The chauffeur handed Haig some rumpled clothes. They were almost the same color as the ones he had on, but there was a vast difference: While they, too, were decidedly handsome, they were also decidedly unpressed. Haig started to undress; he was changing his clothes in the backseat of the car.
"I thought you always did it with style," I said. "You're dressing down for this gig?"
"Why do I want to look fresh for this guy? I've got an image to keep up. I want him thinkin' old Haig here just got out of the love loft with some dame. I want him thinkin' I can't hit my hat. Say, Spec," he said, turning his attention away from me. "Shoot me some of that Scotch back here, will you?
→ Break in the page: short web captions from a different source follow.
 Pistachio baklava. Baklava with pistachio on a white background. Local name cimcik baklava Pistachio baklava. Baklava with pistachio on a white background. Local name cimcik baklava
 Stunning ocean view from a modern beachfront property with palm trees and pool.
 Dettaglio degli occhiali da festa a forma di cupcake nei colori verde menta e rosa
"Got to smell the part, junior."
He was quickly becoming the Haig they tell stories about, the man enshrined in legend. In an instant he-had transformed himself from a member of the landed gentry to a morning-after caricature of a good-time Charley.
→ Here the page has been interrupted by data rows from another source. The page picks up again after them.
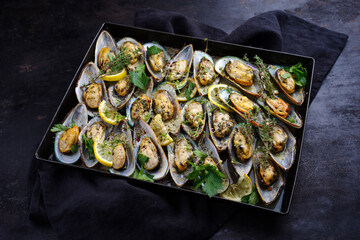 Traditional New Zealand green scallops halved and gratinated with herbs, spices and garlic served in white wine as a close-up on a rustic baking tray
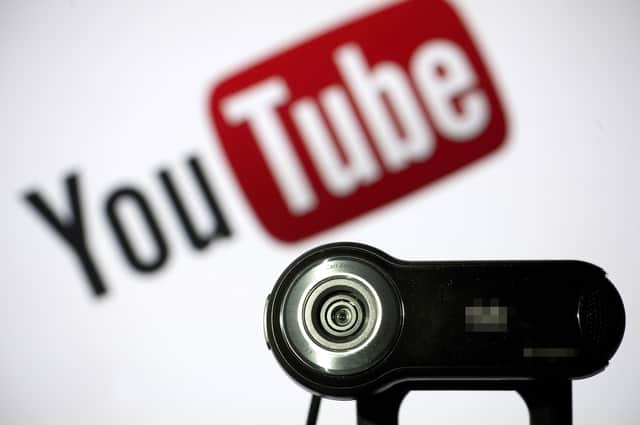 File photo of a camera positioned in front of YouTube's logo. Photo: LIONEL BONAVENTURE/AFP via Getty Images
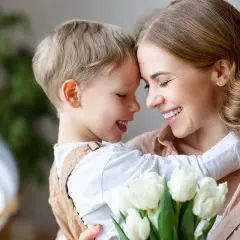 Uśmiechnięta mama i synek przytulają się, trzymając bukiet białych tulipanów. Idealny prezent na 26 maja, Dzień Matki.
The chauffeur was also changing his clothes. The breeches and boots came off and were replaced by baggy pants and an old woolen sweater. The pants were rumpled, and the sweater had more holes in it than a practice putting green.
Spec restarted the engine. It purred in a low hum, and the car started to move slowly. Ever so slowly.
"Pull up behind the putting green. Make it look as if you're lost and have been looking for the place for a while."
Spec Hammond followed Hagen's directives like an actor playing a role. The limousine came to a stop behind the putting green. Haig spied the 1st tee, which was only 30 yards away.
"There's Titanic, all right." Haig was checking him out, measuring him. "He's waiting for us, junior."